The Nuclear Threat Initiative (NTI)* and Economist Intelligence Unit have released the second edition of the Nuclear Materials Security Index. The index assesses security in the 25 countries with more than one kilogram of weapon-usable nuclear material. Australia was again ranked first; North Korea was again ranked last:
The index will feed into the March 2014 Nuclear Security Summit, the third iteration of a conference proposed by President Obama in his 2009 Prague speech. According to the report, this year's summit will be able to 'point to measurable progress toward the goal of reducing and securing the materials needed to build a nuclear bomb.' Still, 'the path to a terrorist bomb is not hard to imagine.' Here's what IAEA chief Yukiya Amano had to say about the threat of nuclear terrorism in June 2013:
Well over a hundred incidents of thefts and other unauthorised activities involving nuclear and radioactive material are reported to the IAEA every year.

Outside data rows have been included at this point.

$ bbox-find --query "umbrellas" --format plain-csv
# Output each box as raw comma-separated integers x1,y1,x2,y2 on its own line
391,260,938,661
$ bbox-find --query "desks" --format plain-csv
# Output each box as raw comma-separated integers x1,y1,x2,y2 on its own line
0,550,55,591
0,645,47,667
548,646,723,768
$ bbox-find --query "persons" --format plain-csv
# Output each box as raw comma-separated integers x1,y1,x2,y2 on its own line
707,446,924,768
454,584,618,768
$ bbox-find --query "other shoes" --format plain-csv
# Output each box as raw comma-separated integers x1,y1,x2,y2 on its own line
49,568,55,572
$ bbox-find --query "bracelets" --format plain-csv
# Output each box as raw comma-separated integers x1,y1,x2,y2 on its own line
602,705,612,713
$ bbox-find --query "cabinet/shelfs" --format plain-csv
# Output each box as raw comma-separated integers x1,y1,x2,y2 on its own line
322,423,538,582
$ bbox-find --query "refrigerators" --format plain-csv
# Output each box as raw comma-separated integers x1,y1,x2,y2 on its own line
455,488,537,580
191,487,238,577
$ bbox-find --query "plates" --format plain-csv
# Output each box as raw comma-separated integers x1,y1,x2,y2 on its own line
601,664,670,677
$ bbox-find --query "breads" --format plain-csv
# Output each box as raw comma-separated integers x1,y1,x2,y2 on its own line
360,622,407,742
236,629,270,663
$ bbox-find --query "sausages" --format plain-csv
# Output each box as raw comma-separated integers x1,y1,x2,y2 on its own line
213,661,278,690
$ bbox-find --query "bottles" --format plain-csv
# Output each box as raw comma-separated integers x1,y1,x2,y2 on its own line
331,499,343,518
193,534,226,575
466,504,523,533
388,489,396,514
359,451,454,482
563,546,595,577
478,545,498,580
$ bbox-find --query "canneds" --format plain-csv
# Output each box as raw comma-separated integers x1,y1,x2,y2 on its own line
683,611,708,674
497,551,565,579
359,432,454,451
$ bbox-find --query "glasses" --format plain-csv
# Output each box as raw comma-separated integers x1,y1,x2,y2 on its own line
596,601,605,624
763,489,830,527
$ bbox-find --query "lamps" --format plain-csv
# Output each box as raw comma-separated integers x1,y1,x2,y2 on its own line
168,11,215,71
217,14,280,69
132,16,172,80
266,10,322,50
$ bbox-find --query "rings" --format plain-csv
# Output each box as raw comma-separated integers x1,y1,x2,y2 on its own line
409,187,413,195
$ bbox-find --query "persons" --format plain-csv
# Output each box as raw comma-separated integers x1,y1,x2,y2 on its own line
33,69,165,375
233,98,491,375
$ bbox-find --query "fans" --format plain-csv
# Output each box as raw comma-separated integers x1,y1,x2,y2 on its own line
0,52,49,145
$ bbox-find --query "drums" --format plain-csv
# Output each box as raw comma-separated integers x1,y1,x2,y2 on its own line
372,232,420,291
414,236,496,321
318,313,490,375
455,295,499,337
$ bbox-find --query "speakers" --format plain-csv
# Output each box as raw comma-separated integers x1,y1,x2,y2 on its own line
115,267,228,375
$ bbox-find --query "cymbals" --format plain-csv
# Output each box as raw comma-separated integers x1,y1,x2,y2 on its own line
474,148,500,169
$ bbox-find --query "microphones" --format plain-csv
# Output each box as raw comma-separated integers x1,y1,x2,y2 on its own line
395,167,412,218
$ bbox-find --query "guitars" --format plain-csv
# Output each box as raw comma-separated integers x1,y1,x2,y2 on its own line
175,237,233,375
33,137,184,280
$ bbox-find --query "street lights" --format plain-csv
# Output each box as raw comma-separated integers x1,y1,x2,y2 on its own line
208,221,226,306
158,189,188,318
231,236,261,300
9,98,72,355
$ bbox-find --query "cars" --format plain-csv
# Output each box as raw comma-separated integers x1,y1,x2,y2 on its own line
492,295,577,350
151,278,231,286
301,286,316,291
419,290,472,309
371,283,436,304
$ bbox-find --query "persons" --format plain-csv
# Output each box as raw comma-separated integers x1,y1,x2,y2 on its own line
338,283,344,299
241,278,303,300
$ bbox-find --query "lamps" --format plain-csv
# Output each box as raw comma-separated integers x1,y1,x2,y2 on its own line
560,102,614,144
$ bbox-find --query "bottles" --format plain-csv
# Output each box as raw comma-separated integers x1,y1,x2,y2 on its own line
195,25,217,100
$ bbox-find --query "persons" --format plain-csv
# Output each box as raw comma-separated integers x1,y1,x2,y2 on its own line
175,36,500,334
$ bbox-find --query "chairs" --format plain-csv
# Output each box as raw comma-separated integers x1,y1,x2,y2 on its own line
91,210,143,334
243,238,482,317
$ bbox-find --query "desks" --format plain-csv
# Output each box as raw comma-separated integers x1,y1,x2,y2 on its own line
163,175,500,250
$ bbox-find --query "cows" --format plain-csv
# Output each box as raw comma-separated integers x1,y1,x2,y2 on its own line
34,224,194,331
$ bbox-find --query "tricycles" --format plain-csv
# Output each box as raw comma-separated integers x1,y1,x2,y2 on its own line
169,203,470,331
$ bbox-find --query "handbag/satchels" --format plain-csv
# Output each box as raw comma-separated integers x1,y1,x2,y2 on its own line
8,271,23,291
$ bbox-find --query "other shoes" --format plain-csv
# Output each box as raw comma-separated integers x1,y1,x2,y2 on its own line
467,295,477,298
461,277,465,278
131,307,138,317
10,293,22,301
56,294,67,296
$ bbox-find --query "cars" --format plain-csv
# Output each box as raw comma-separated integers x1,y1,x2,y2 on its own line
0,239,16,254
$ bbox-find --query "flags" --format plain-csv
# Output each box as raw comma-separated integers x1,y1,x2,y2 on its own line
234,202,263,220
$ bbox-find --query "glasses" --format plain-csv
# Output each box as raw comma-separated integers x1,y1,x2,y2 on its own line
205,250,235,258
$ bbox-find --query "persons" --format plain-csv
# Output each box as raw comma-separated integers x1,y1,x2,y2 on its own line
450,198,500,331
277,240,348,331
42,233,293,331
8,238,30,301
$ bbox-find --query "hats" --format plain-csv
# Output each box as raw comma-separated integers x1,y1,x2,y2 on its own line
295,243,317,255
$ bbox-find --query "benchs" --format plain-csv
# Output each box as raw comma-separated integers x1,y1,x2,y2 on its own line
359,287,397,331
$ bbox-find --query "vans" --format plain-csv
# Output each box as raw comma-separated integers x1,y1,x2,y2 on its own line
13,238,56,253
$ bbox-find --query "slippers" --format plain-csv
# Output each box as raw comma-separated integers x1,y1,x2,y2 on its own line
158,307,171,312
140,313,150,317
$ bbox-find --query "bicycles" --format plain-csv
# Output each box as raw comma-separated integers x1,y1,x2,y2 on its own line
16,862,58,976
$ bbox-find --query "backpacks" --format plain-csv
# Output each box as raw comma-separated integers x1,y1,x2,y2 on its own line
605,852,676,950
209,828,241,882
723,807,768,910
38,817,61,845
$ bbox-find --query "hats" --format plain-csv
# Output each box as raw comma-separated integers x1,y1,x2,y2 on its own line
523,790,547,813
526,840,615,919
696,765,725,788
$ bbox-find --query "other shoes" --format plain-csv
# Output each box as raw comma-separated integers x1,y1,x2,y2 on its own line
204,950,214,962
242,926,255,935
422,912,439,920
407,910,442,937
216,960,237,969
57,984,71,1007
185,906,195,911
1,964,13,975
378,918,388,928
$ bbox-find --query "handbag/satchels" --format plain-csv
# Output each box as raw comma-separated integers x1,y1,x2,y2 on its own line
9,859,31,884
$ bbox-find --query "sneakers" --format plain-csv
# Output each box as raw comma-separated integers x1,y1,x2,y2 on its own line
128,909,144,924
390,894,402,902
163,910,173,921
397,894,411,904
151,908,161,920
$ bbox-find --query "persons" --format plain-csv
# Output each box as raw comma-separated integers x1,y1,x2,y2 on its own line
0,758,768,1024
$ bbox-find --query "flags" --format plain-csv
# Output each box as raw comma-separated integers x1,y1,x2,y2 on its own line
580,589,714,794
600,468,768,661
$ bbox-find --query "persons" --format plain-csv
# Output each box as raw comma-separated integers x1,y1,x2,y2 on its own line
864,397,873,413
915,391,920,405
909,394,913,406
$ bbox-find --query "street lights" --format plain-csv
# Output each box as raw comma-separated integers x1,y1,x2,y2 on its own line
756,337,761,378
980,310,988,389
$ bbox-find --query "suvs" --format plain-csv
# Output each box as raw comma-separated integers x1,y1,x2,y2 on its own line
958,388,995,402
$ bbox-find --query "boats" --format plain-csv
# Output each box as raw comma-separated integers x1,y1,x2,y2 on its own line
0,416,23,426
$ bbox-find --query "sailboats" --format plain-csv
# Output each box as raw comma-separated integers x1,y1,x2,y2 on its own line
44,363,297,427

This means the material is outside regulatory control and potentially available for malicious acts. Some material goes missing and is never found.
Most of the incidents reported to us are fairly minor, but some are more serious. However, effective counter-measures are possible if all countries take the threat seriously.
*The Lowy Institute’s International Security Program receives funding support from the Nuclear Security Project of NTI for its research and policy outreach on nuclear arms control, non-proliferation and disarmament with a focus on Asia.